Male infertility is on the rise, with significant declines in sperm quantity and quality occurring across the human population worldwide in the past two decades. The reason for this is poorly understood, but scientists suspect spermatogenesis – the process by which sperm develops – is a crucial piece in this puzzle.
Paula Cohen, professor of genetics at the College of Veterinary Medicine (CVM) and associate vice provost for life sciences at Cornell, is leading one effort to solve this puzzle. Thanks to an eight-year, $8 million, multi-institution grant from the National Institutes of Health's National Institute of Child Health and Human Development, Cohen and her collaborators will untangle the complex genetic rulebook for making sperm, while also looking for hidden causes of infertility related to spermatogenesis.
As director of the Center for Reproductive Genomics, Cohen unites Cornell's scientific experts on reproductive health and fertility, and emphasizes the genetic and epigenetic mechanisms that lead to healthy egg and sperm cell production.
This grant will tackle the questions of spermatogenesis in three phases: RNA regulation; investigating "junk" RNA; and monitoring RNA modifications. The project also has an K-12 educational outreach element.
The newly funded research builds on decades of cutting-edge reproductive science at Cornell, as well as Dr. Cohen's leadership of the highly successful Center for Reproductive Genomics on campus. The new award from the NIH will support several exciting basic and clinical research projects that hold tremendous promise for advancing human reproductive health."
Robert Weiss, associate dean for research and graduate education at CVM
Cohen and Charles Danko, the Robert N. Noyce Associate Professor in Life Science and Technology and a member of the Baker Institute for Animal Health, head up the first portion of the grant, aimed at understanding how RNA is regulated during spermatogenesis. That includes how certain RNAs are made at certain times, and what might happen if they aren't created in the right order – or at all.
"Spermatogenesis is an amazing process," Cohen said. "There are so many steps the cell needs to go through, and each step has a very different genetic program."
Because sperm cells have so much genetic action happening in such a short period of time, they make the perfect test subject to better understand how RNA is regulated in general. "In terms of regulation, what a sperm cell goes through is phenomenal," says Cohen. "If we want to understand these processes better, the sperm is a really fascinating system to use."
Investigating "junk" RNA
Once RNAs are made in the sperm cell, there's still the matter of how they behave and where they go. For this part of the mystery, John Schimenti, professor of genetics, and Andrew Grimson, associate professor of molecular biology and genetics (both in the College of Agriculture and Life Sciences), will be collaborating to unravel these questions. They'll work with Dr. Kathleen Hwang, a urologist at the University of Pittsburgh School of Medicine.
Specifically, they'll be looking at a mysterious portion of messenger RNA (mRNA) known as the three-prime untranslated region (3'-UTR) – a "tail" at the end of the mRNA strand that was long considered to be "junk" RNA. Studies have shown that, in fact, 3'-UTR is suspected to be the mRNA's instruction manual.

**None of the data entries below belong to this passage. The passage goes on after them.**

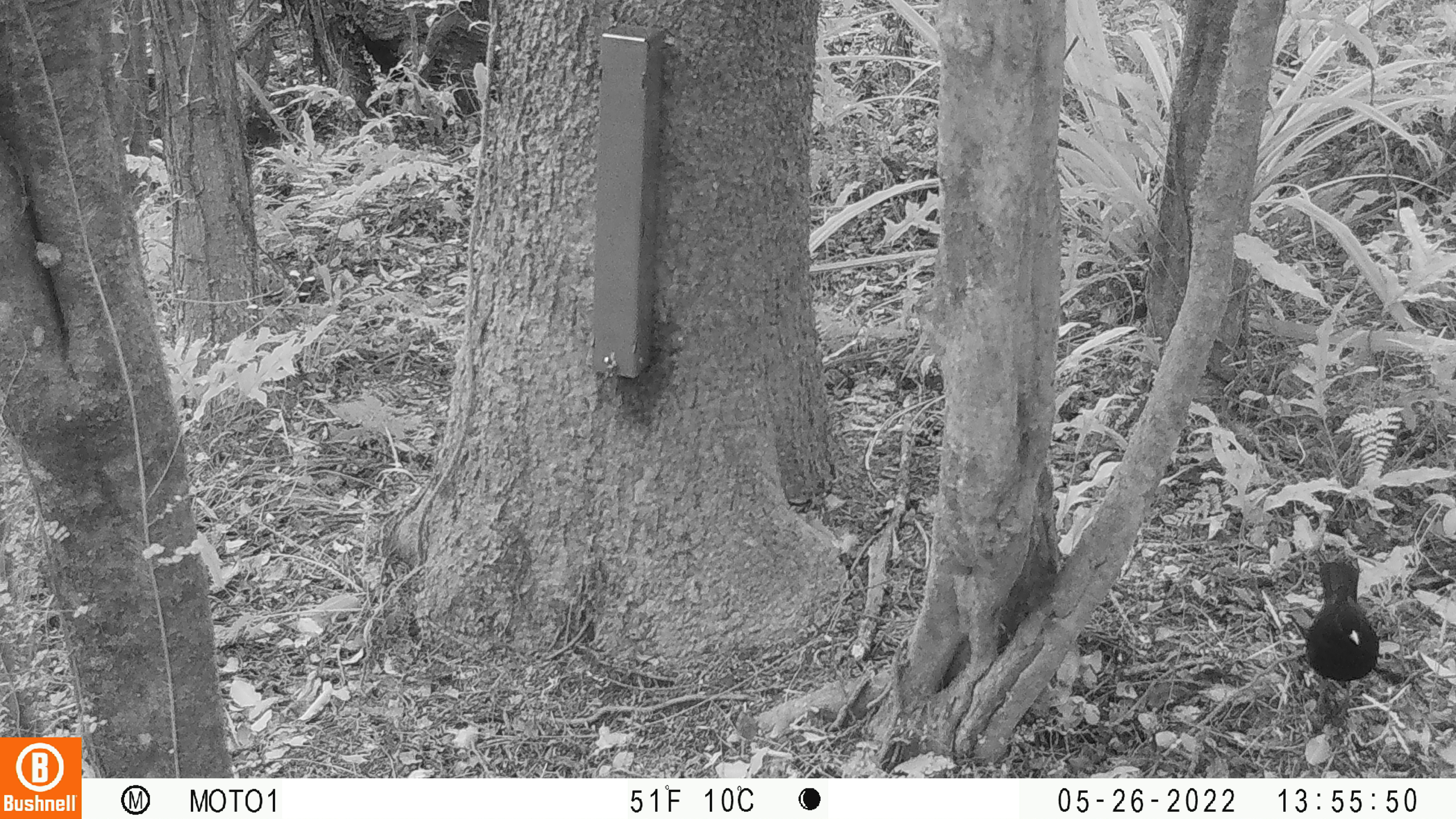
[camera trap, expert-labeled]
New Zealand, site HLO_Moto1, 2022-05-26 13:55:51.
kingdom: Animalia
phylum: Chordata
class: Aves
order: Passeriformes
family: Turdidae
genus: Turdus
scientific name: Turdus merula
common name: eurasian blackbird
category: blackbird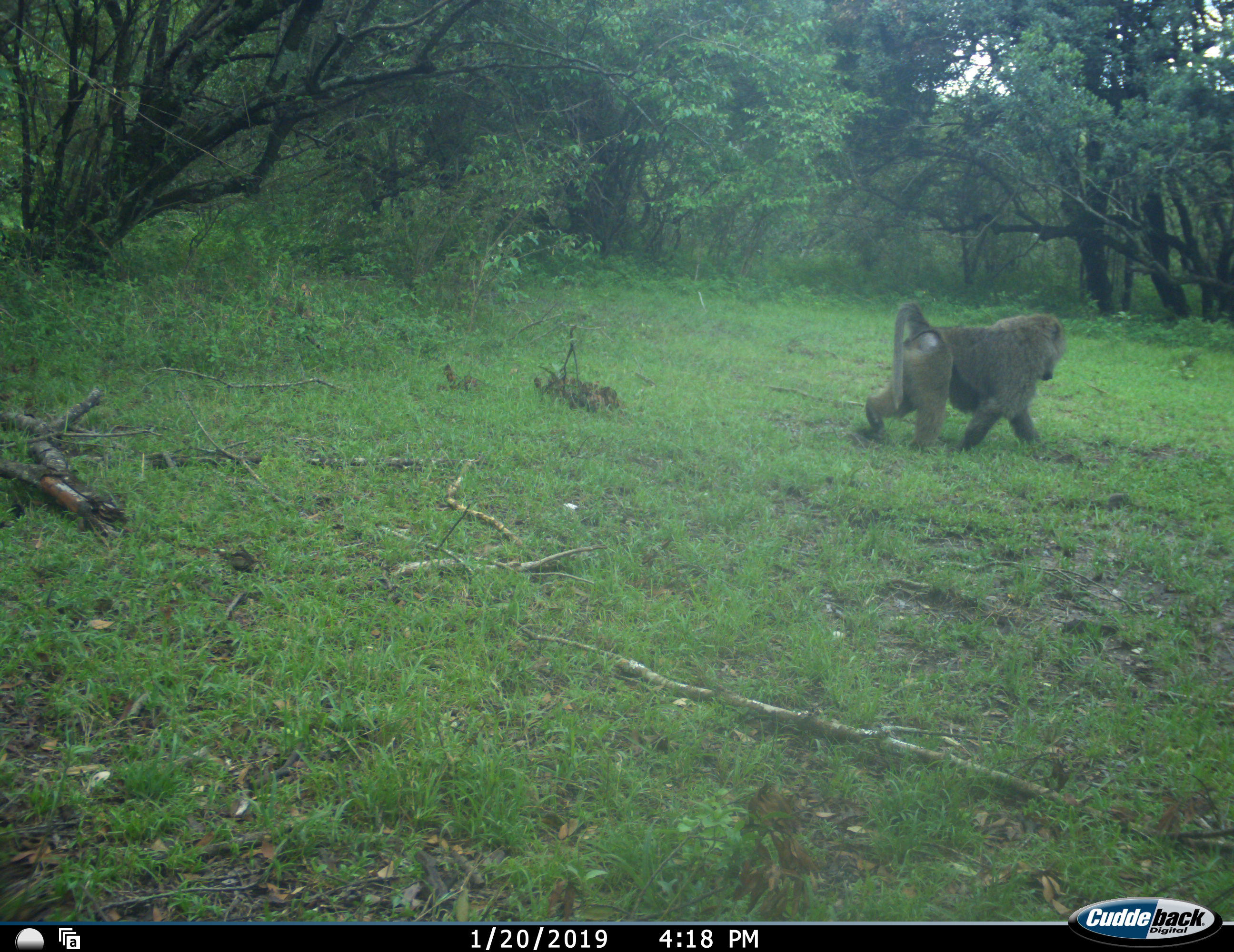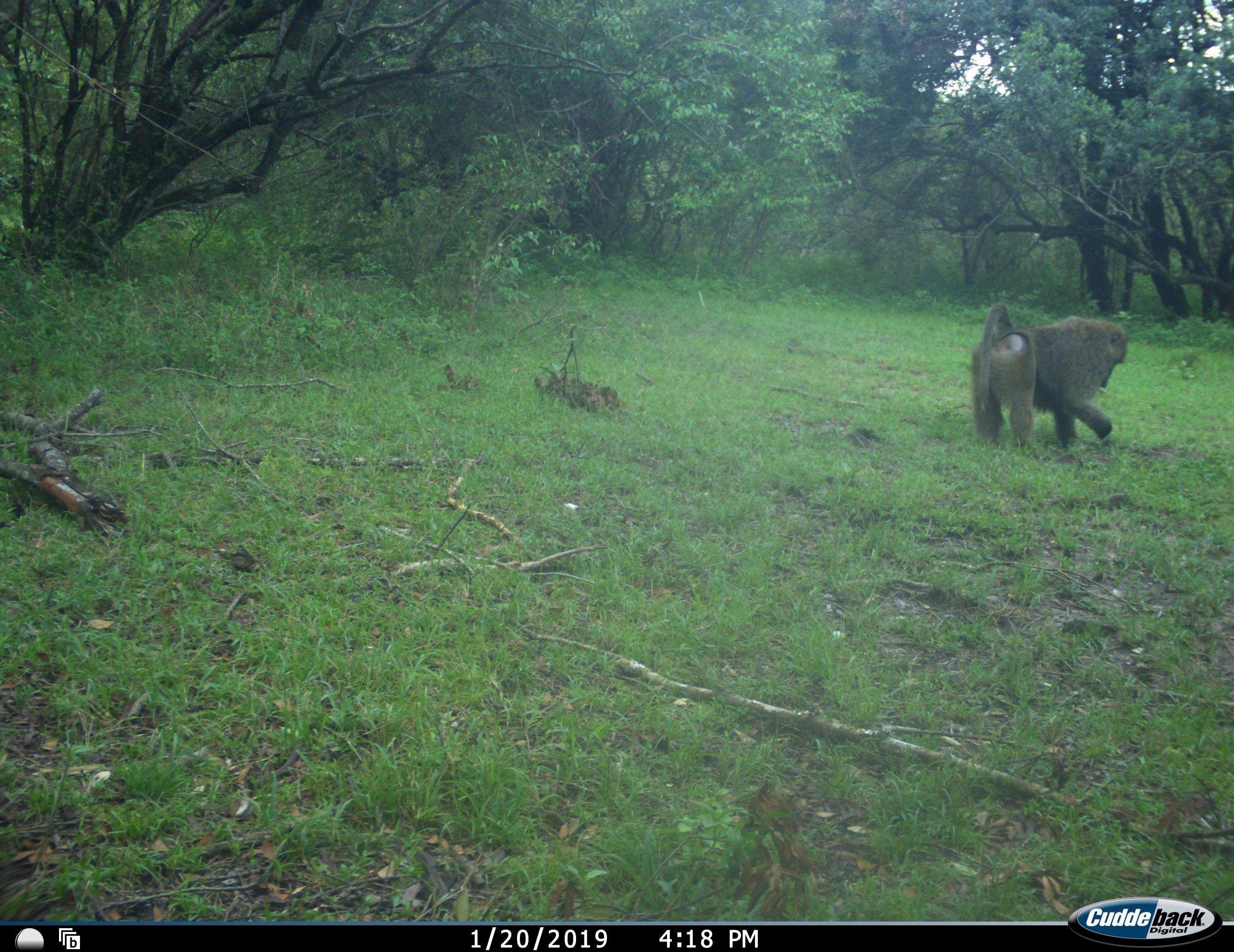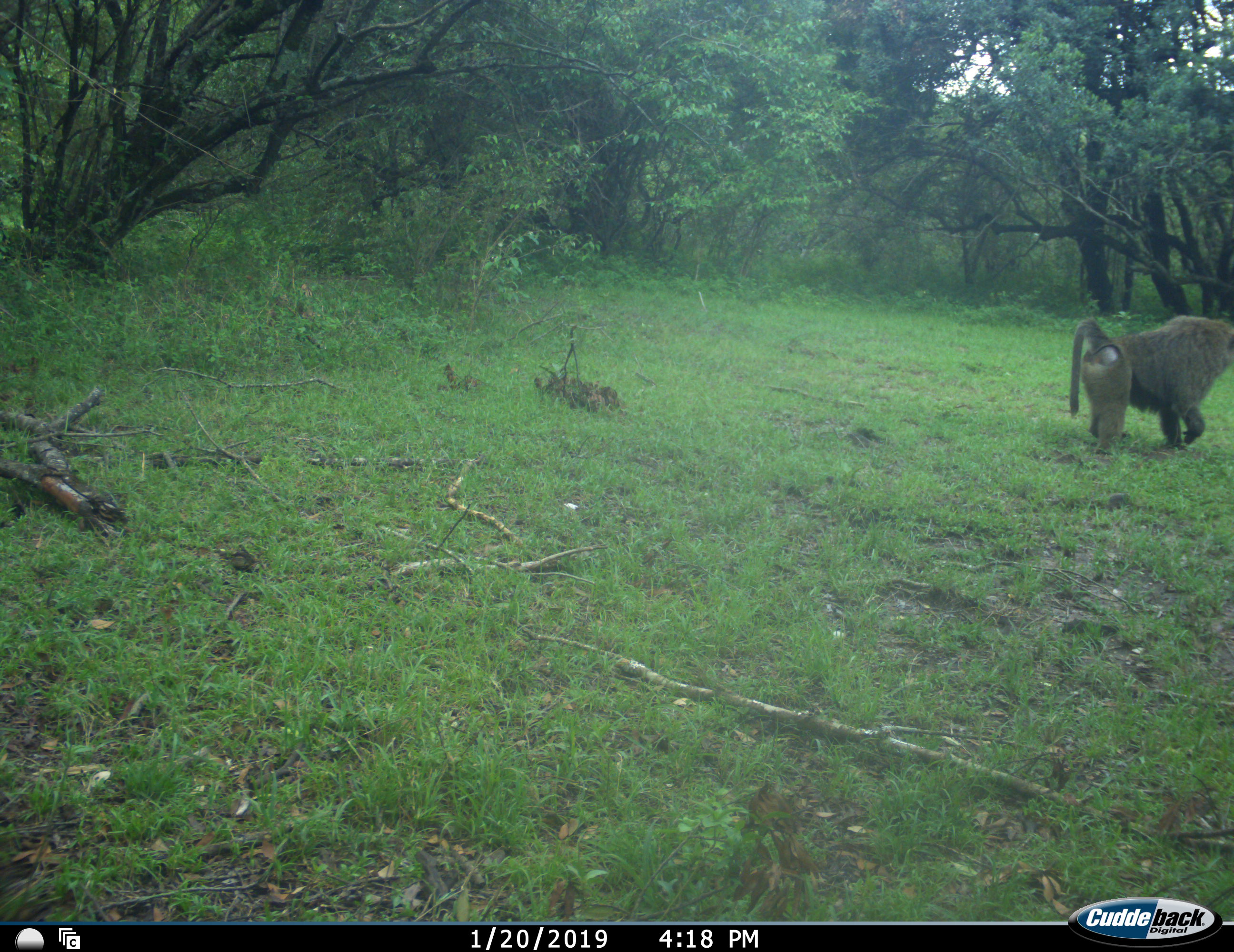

Scientists have already found that sperm cells have a lot of variation in the length of their 3'-UTR tails, but no one knows exactly why this variation exists. "There is some evidence that 3'-UTR length can affect infertility," Cohen said.
Monitoring RNA modifications
With Schimenti, Grimson, and Hwang helping to identify possible 3'-UTR defects, an additional branch of the grant will look at what might be cause of those defects. This project is headed up by Dr. Samie Jaffrey, the Greenberg-Starr Professor of pharmacology at Weill Cornell Medicine. Jaffrey is an expert in epitranscriptomics, a new branch of epigenetics that looks at the modifications that can impact RNA and how it functions.
Different proteins monitor these modifications – "readers, writers and erasers," Cohen calls them. "This opens up a massive can of worms," she said. "If you alter these reader, writer and eraser proteins in the RNA, they can all result in infertility in mice – and are really important for spermatogenesis. In the future, if we knew there were certain RNA modifications that caused infertility in men, we could screen for them."
Ultimately, when the grant concludes, Cohen and her colleagues will have uncovered new insights to sperm development – which will in turn shed light on many crucial problems, including infertility and IVF.
"Everything we do here," she said, "adds to our arsenal to help patients trying to have a baby."